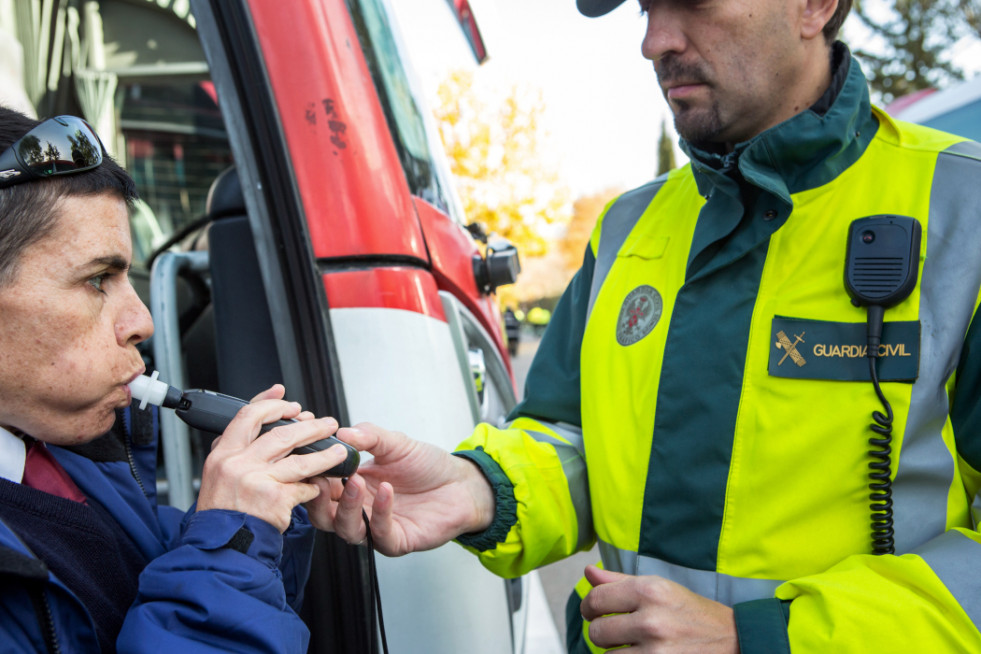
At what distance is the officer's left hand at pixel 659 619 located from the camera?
1.12 m

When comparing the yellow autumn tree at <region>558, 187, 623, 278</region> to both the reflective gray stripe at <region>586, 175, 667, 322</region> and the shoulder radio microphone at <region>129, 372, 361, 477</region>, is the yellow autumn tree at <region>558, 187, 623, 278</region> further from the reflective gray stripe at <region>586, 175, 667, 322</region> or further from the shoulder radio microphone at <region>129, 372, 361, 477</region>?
the shoulder radio microphone at <region>129, 372, 361, 477</region>

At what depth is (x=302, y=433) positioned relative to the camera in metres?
1.11

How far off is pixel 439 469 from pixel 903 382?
803 millimetres

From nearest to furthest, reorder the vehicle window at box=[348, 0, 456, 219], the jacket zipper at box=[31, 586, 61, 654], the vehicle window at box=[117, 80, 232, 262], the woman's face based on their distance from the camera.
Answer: the jacket zipper at box=[31, 586, 61, 654]
the woman's face
the vehicle window at box=[348, 0, 456, 219]
the vehicle window at box=[117, 80, 232, 262]

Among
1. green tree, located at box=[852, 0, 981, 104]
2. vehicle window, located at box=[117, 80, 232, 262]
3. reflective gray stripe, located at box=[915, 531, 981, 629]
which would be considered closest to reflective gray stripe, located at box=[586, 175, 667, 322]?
reflective gray stripe, located at box=[915, 531, 981, 629]

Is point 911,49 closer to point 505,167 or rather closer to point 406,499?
point 505,167

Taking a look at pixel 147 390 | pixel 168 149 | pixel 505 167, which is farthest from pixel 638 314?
pixel 505 167

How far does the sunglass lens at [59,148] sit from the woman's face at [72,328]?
0.17 feet

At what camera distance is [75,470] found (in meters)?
1.21

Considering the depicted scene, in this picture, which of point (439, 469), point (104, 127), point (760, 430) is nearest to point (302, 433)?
point (439, 469)

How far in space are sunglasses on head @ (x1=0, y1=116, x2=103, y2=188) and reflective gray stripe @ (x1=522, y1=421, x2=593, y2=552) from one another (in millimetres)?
921

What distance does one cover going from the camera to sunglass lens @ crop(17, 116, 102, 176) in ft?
3.44

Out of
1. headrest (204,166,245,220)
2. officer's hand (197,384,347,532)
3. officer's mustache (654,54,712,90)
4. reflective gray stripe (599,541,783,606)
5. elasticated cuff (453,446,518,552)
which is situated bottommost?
reflective gray stripe (599,541,783,606)

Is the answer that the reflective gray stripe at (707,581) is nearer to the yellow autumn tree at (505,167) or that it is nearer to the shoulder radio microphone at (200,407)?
the shoulder radio microphone at (200,407)
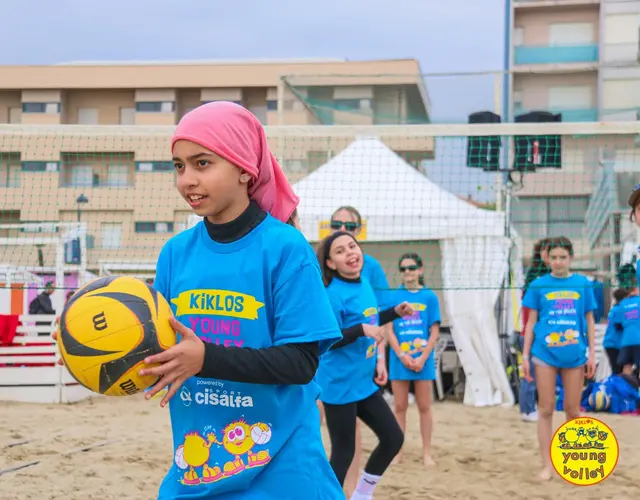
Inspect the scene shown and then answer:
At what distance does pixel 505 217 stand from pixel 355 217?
557 centimetres

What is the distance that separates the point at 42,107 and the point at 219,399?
51386mm

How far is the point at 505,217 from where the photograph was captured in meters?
11.7

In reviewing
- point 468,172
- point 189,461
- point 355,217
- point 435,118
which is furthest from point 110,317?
point 435,118

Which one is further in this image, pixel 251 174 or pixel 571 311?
pixel 571 311

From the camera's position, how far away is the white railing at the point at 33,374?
1111 centimetres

--- --- ---

» EXERCISE
Copy out all the entries above word for word, leaving out the pictures.

» WRITTEN SOLUTION
At what distance is the officer's left hand at pixel 659 619 located from the camera?
1.12 m

When comparing the yellow autumn tree at <region>558, 187, 623, 278</region> to both the reflective gray stripe at <region>586, 175, 667, 322</region> and the shoulder radio microphone at <region>129, 372, 361, 477</region>, is the yellow autumn tree at <region>558, 187, 623, 278</region> further from the reflective gray stripe at <region>586, 175, 667, 322</region> or further from the shoulder radio microphone at <region>129, 372, 361, 477</region>?
the shoulder radio microphone at <region>129, 372, 361, 477</region>

At what depth is (x=302, y=433) positioned relative to the camera in metres?
1.11

How far off is pixel 439 469 from pixel 903 382?
803 millimetres

From nearest to furthest, reorder the vehicle window at box=[348, 0, 456, 219], the jacket zipper at box=[31, 586, 61, 654], the vehicle window at box=[117, 80, 232, 262], the woman's face based on their distance from the camera.
Answer: the jacket zipper at box=[31, 586, 61, 654]
the woman's face
the vehicle window at box=[348, 0, 456, 219]
the vehicle window at box=[117, 80, 232, 262]

Among
1. green tree, located at box=[852, 0, 981, 104]
2. vehicle window, located at box=[117, 80, 232, 262]
3. reflective gray stripe, located at box=[915, 531, 981, 629]
which would be considered closest to reflective gray stripe, located at box=[586, 175, 667, 322]?
reflective gray stripe, located at box=[915, 531, 981, 629]

Is point 911,49 closer to point 505,167 or rather closer to point 406,499?
point 505,167

Taking a look at pixel 147 390 | pixel 168 149 | pixel 505 167, which is farthest from pixel 638 314?
pixel 505 167

How far does the sunglass lens at [59,148] sit from the woman's face at [72,328]?
0.17 feet

At what camera distance is [75,470] found (in meters)?
1.21

Considering the depicted scene, in this picture, which of point (439, 469), point (104, 127), point (760, 430) is nearest to point (302, 433)?
point (439, 469)

How far in space are sunglasses on head @ (x1=0, y1=116, x2=103, y2=188) and reflective gray stripe @ (x1=522, y1=421, x2=593, y2=552) from one another (in millimetres)?
921

What distance does one cover going from the camera to sunglass lens @ crop(17, 116, 102, 176) in ft?
3.44

Out of
1. headrest (204,166,245,220)
2. officer's hand (197,384,347,532)
3. officer's mustache (654,54,712,90)
4. reflective gray stripe (599,541,783,606)
5. elasticated cuff (453,446,518,552)
which is situated bottommost?
reflective gray stripe (599,541,783,606)

Is the answer that the reflective gray stripe at (707,581) is nearer to the yellow autumn tree at (505,167) or that it is nearer to the shoulder radio microphone at (200,407)?
the shoulder radio microphone at (200,407)
Inspect the scene shown and then answer:
At what distance does pixel 505 217 stand from pixel 355 217?
557 centimetres

What is the distance that separates the point at 42,107 and the point at 219,399?
51386mm

How far is the point at 505,217 from where the photograph was captured in meters?
11.7

In reviewing
- point 468,172
- point 189,461
- point 355,217
- point 435,118
which is furthest from point 110,317?
point 435,118

Which one is further in this image, pixel 251 174 or pixel 571 311?
pixel 571 311

From the camera's position, how far away is the white railing at the point at 33,374?
1111 centimetres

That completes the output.